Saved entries
[Start of section]

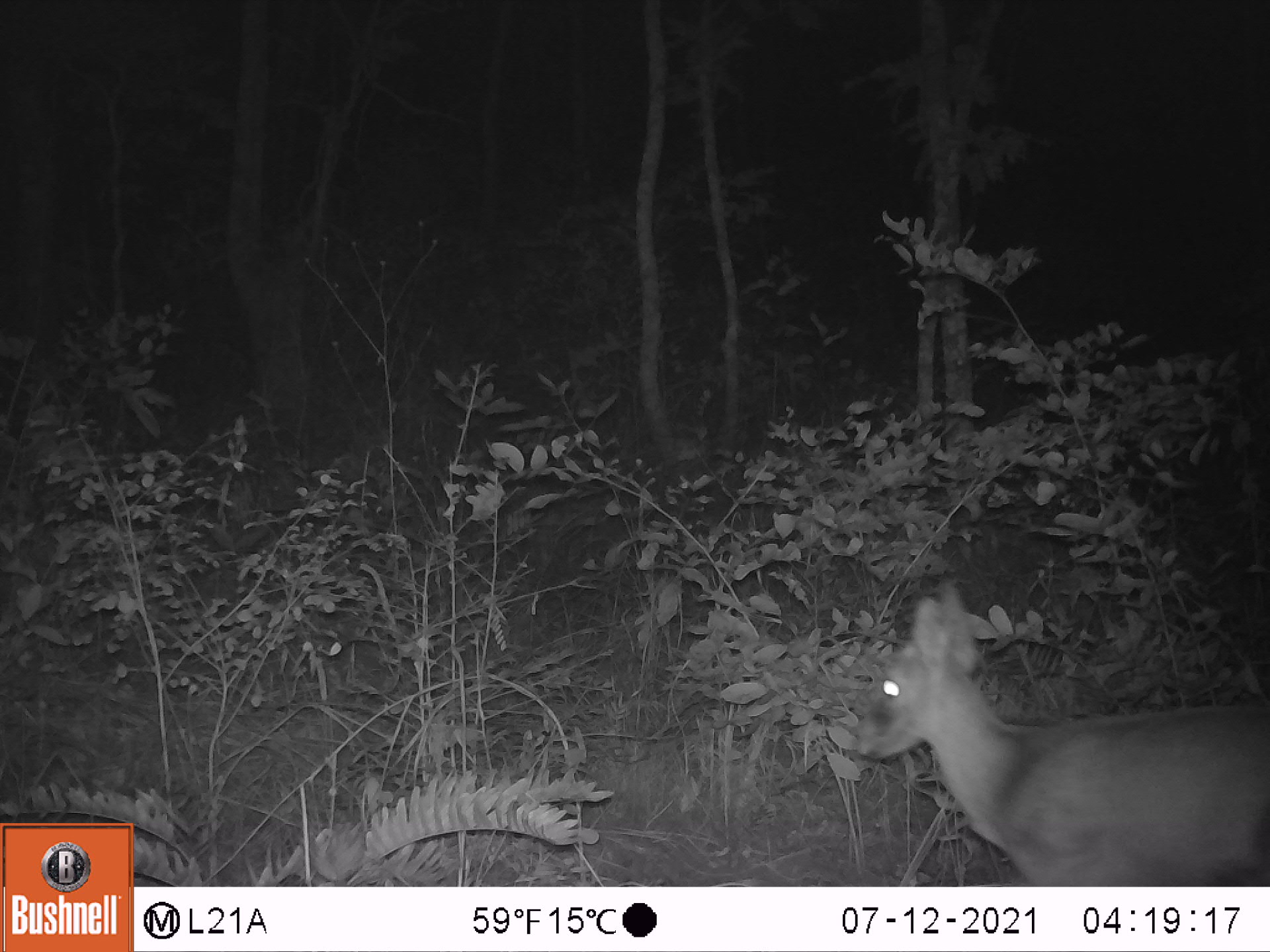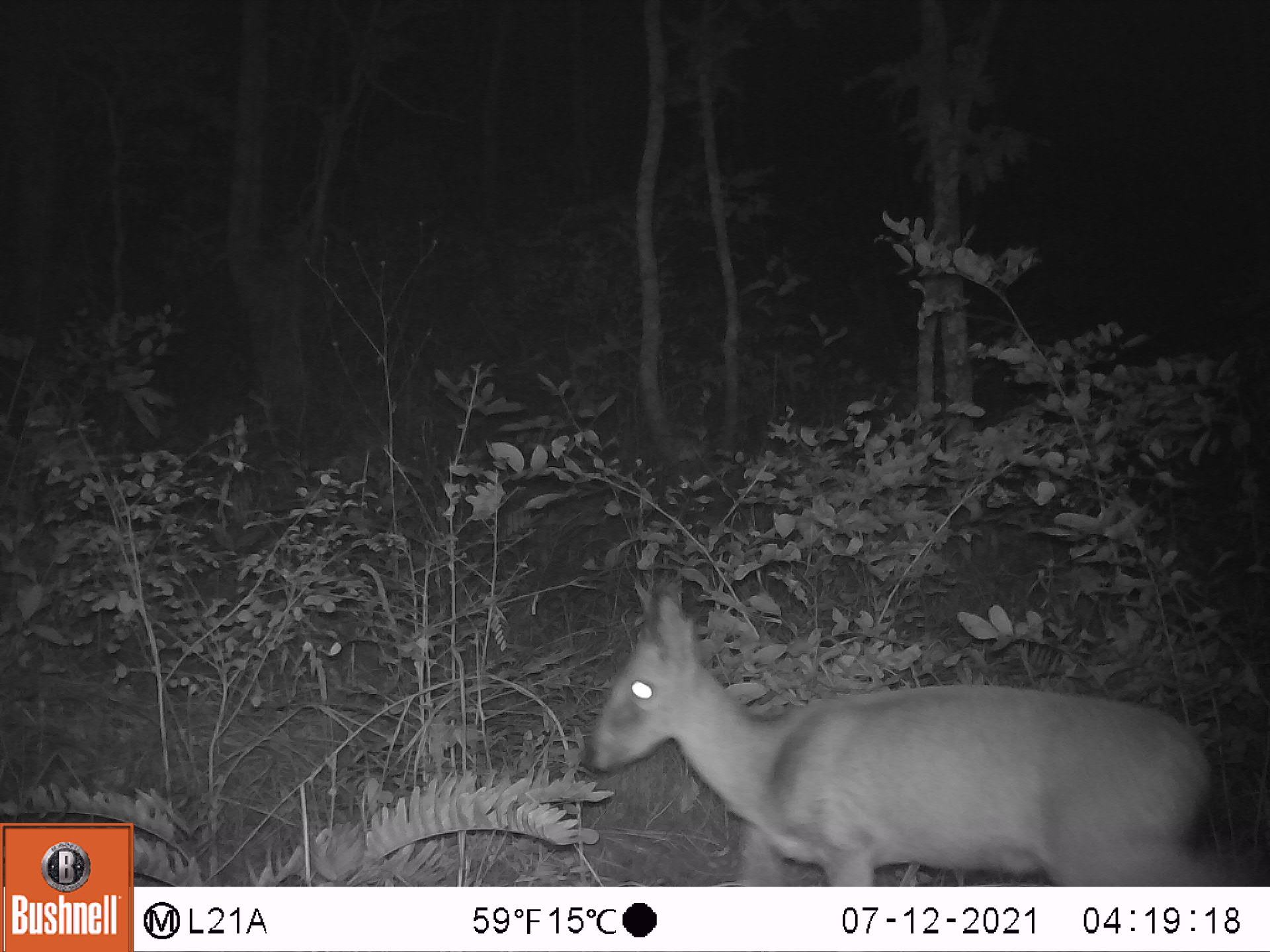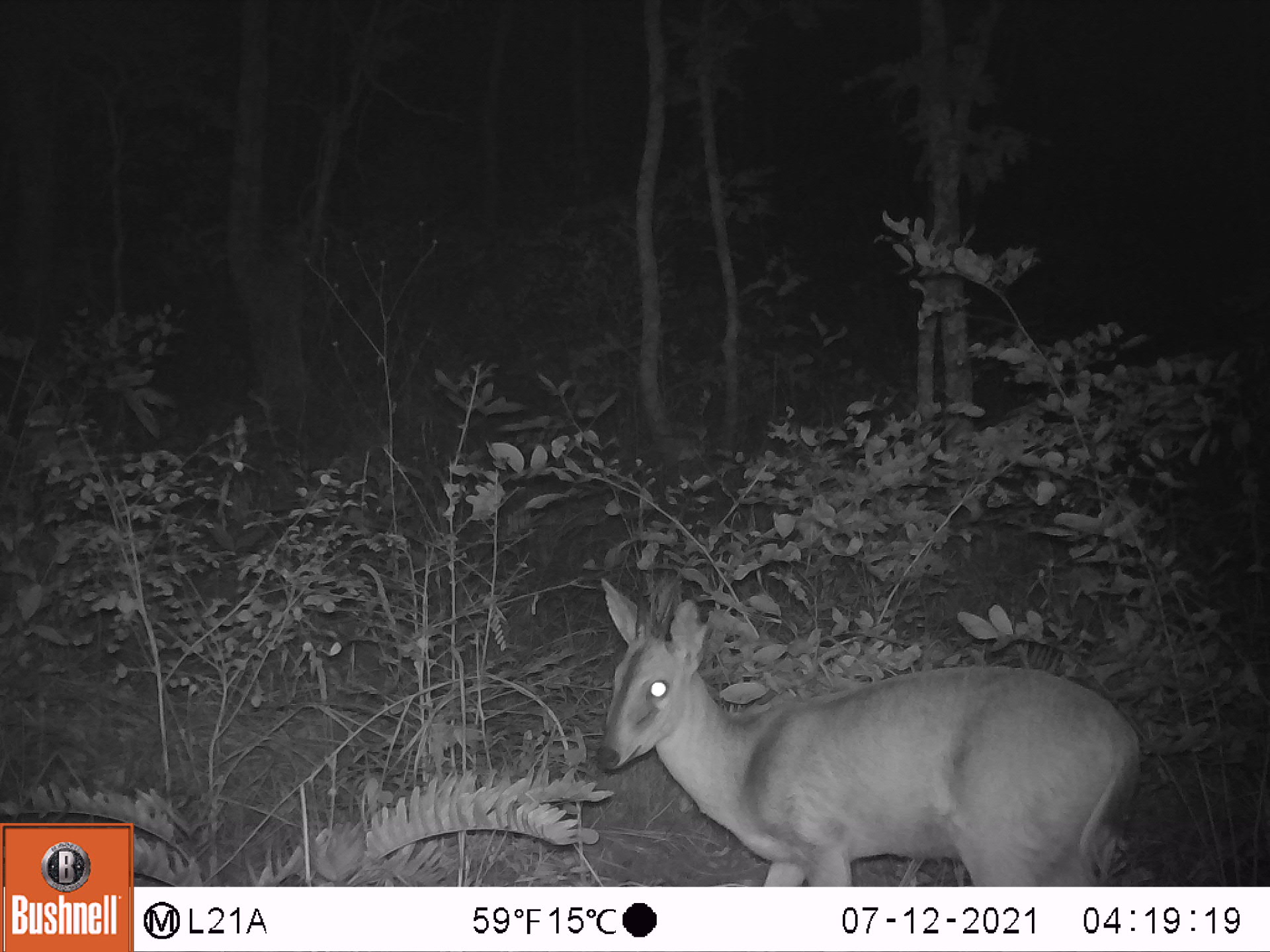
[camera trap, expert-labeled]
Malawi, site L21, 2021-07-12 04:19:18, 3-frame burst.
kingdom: Animalia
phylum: Chordata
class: Mammalia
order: Artiodactyla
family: Bovidae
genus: Sylvicapra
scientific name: Sylvicapra grimmia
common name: common duiker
Common duiker (Sylvicapra grimmia), count 1.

[End of section]

# Directions:
Leaving out the images, return the entries above exactly as they read.

# Reply:
[camera trap, expert-labeled]
Malawi, site L21, 2021-07-12 04:19:18, 3-frame burst.
kingdom: Animalia
phylum: Chordata
class: Mammalia
order: Artiodactyla
family: Bovidae
genus: Sylvicapra
scientific name: Sylvicapra grimmia
common name: common duiker
Common duiker (Sylvicapra grimmia), count 1.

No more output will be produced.